Kilka dni temu w Dzień Dobry TVN szef warszawskiego teatru IMKA niespodziewanie ogłosił, że przygotowuje nową sztukę z udziałem... Katarzyny Nosowskiej. Tomasz Karolak szedł w zaparte, że rozmowy są już mocno zaawansowane i w zasadzie podpisanie kontraktu jest tylko kwestią czasu.
Rzeczywiście prowadzimy rozmowy - zapewnił w programie śniadaniowym. Reżyseruje Maja Kleczewska i ma występować pani Katarzyna Nosowska. Jestem z tego bardzo zadowolony.
Chodzi o sztukę na podstawie prozy austriackiej noblistki Elfriede Jelinek, którą IMKA przygotowuje obecnie do premiery. Niestety, Nosowska zapytana o swoje aktorskie plany, zdecydowanie zaprzeczyła.
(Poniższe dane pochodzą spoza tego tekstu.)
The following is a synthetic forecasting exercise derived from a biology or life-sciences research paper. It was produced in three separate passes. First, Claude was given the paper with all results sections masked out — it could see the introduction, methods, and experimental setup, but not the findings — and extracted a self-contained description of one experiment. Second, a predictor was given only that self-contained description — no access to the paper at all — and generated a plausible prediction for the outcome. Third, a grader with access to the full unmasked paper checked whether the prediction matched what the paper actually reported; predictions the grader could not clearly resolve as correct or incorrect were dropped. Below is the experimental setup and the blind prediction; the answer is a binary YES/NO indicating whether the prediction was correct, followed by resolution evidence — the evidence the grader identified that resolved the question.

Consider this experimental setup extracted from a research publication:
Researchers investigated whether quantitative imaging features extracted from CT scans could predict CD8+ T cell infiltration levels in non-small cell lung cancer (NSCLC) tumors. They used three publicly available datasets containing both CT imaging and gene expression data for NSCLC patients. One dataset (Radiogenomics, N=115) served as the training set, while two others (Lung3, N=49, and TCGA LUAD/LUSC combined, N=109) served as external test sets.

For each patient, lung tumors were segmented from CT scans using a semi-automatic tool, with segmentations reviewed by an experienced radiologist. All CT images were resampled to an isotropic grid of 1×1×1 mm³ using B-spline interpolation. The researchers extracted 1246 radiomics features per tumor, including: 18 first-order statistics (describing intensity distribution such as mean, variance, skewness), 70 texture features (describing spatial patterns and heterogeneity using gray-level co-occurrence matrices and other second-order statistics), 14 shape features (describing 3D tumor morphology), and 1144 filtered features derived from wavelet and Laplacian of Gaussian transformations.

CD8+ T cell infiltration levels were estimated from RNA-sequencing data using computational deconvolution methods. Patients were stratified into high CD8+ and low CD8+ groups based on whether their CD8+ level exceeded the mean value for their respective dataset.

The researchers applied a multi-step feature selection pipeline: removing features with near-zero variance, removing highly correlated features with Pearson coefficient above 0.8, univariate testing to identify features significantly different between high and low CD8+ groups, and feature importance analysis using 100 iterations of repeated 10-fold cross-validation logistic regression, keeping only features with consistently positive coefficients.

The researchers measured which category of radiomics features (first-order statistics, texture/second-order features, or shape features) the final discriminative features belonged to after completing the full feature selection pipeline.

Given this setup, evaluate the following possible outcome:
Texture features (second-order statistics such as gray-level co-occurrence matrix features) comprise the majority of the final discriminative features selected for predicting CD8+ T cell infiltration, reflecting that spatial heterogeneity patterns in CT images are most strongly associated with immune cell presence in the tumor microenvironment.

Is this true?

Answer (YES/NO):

Zapewniła, że nie zamierza zmieniać zawodu i że Karolak kłamał na wizji.
To jest totalne kłamstwo, nie wiem, o co chodzi Karolakowi - zapewnia w rozmowie z Faktem. Sama byłam zdziwiona, jak to usłyszałem. Nie będę żadną aktorką.
Pudelek radzi: Nie wierzcie Karolakowi.